- _Supplied text_:
What do visitors to a memorial museum really see when they find themselves in the house where a great historical figure lived and worked? All of us perceive what we see by relying on our own cultural memory. Our impressions of a museum with its furnishings, letters, paraphernalia depend not just on what we view on display so much as on what we have read. Text is what gives a meaning to this collection of objects. The ambiguous relation between text and object, word and image is a topic that has a rich tradition in Russian art. It was dealt with by Ilya Kabakov, Viktor Pivovarov, Andrei Monastyrsky and together with them, the whole set of Moscow romantic conceptualists. As such, it is all the more interesting to present in Moscow an English artist's project devoted to a Russian poet.
The video installation Burning Poems consists of projections onto three screens, connected as episodes whose sequence is not established, as if each episode were timeless. The installation itself is placed beyond any particular space; originally, it was displayed amongst the Akhmatova Museum's permanent collection (curator Maria Korosteleva), but now it is displayed in a neutral exhibition space in Moscow's industrial zone. Thus, Pam Skelton’s installation appeals to the viewer’s available knowledge and memory, both cultural and personal.
In her book Installation Art Claire Bishop describes the deep-seated relation between the total installation invented by Ilya Kabakov and Freud’s dream theory. A dream: (1) presents a series of visual images, which we live through but do not comprehend; (2) consists of logically unconnected fragments; and (3) cannot be read like a code, its clue is to be found in the subject’s own free association.
"The main moving power of an installation, something that animates it is a chain of associations, analogues from culture or daily life, or the personal memory of the viewer” (Ilya Kabakov). It is according to these laws that the installation Burning Poems is built.

- _Dataset extract_:
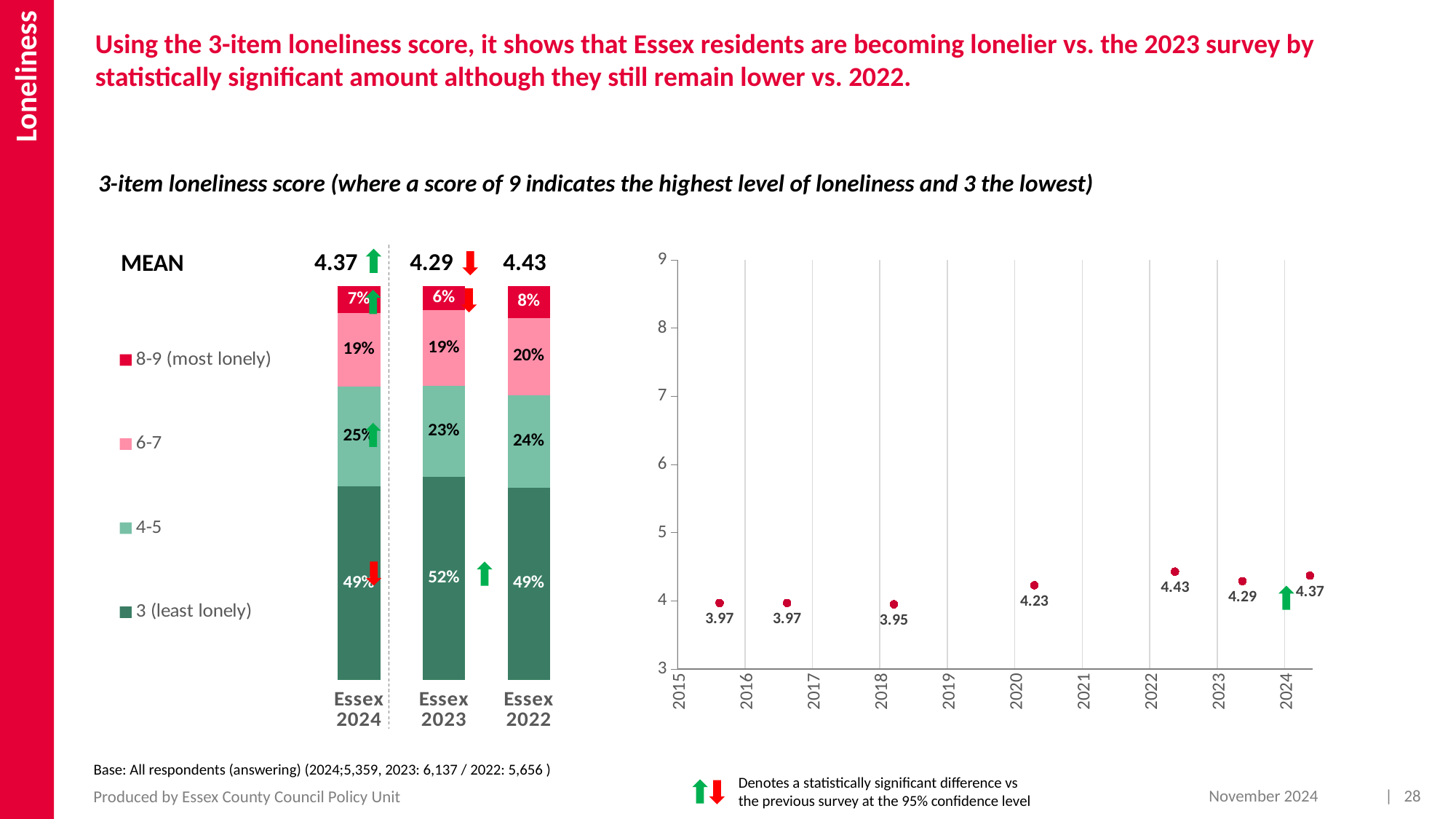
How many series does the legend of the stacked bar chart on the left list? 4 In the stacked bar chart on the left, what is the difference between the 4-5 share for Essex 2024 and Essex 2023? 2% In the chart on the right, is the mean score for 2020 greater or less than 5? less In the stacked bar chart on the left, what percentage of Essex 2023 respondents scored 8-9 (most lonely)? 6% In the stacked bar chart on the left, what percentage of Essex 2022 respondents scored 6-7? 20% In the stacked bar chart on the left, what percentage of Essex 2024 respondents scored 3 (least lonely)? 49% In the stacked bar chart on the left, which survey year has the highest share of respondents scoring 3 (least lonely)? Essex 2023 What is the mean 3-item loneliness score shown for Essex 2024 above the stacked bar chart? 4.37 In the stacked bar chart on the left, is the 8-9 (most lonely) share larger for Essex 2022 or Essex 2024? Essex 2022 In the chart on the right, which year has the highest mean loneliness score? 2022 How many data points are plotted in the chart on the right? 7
==
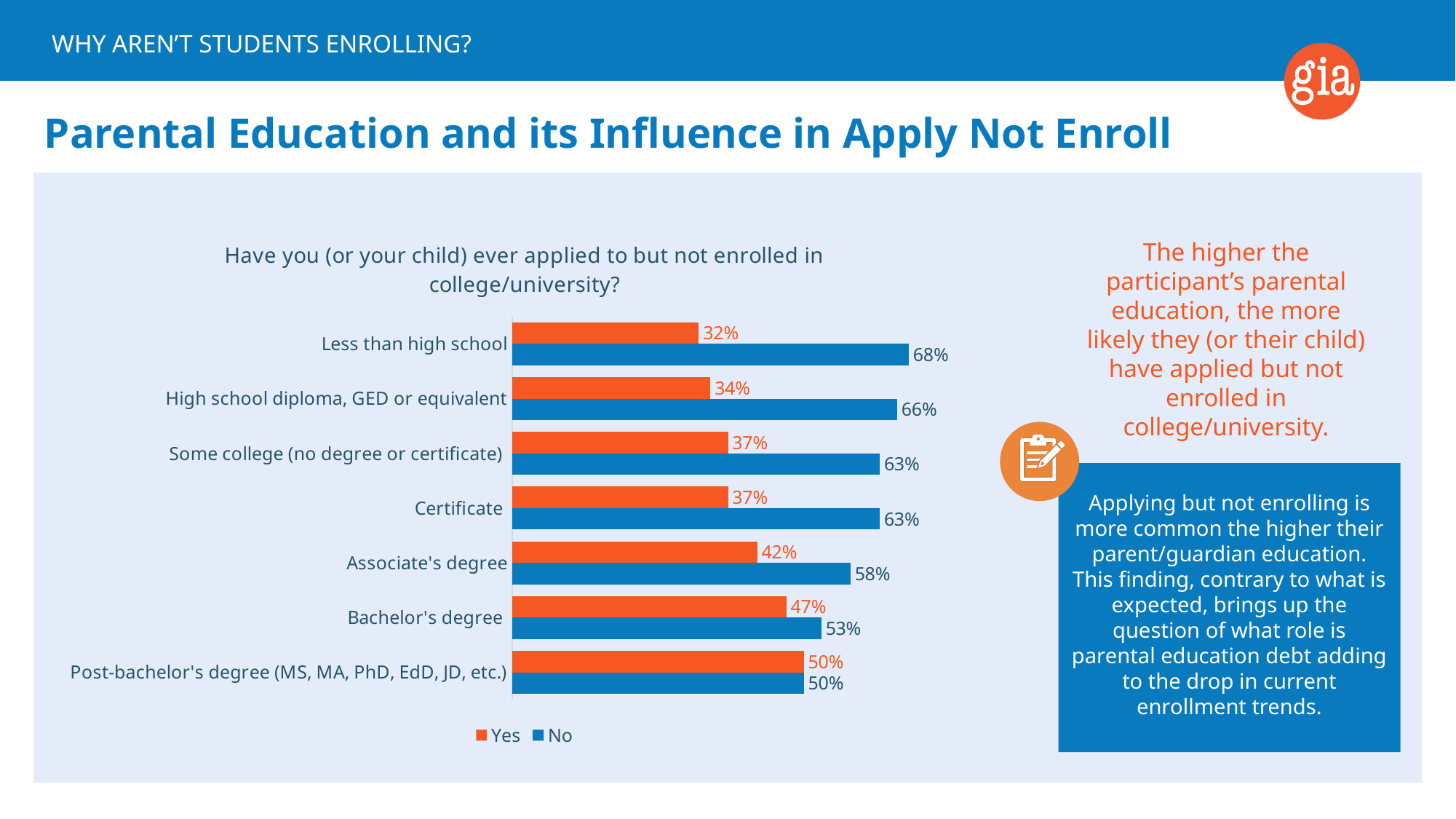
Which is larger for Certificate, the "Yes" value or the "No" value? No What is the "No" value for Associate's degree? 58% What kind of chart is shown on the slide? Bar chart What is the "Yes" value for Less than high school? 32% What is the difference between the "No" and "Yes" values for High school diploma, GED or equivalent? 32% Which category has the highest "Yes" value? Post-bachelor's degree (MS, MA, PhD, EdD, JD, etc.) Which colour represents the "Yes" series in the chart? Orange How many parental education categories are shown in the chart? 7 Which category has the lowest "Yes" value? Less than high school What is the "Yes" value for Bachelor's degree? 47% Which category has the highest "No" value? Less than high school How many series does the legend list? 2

- _What you will do_: Carry on the text about the Burning Poems installation, picking up right after its final paragraph. The items come from a different source than the text.

- _Output for this exercise_:
Its episodes are based on real events in Anna Akhmatova’s life in the 1930s and 1940s. Each of them --- Akhmatova’s burning of her manuscripts, her meeting with the English philosopher Isaiah Berlin, her being kept under surveillance ---tells us of Akhmatova’s stubborn resistance to a totalitarian regime, paying for her creative freedom with the bitter hardships that befell her and her son. Berlin described his meeting with Akhmatova in his book of essays Personal Impressions: "Fate gave me a singular opportunity for a westerner to meet several Russian poets, two of whom — Pasternak and Akhmatova — are indisputable geniuses.” In his book he admires the heroism of writers whom “a totalitarian state denied everything but nonetheless was unable to master." Akhmatova burned most of her manuscripts in 1949 following the fourth arrest of her son. It was the year when George Orwell’s 1984 was published, a book narrating how a system possessing a strong machinery of suppression can break a person's will to resist. However, the story of the life and work of a real person, a poet who lived in the Soviet Union, maintains the contrary. It was that aspect of Akhmatova’s life, her heroic resistance to the system (“I am a hero worshipper,” says Berlin in his book), the invincibility of human spirit in its deadly struggle with the system which most attracted the English artist, impelling her to create Burning Poems.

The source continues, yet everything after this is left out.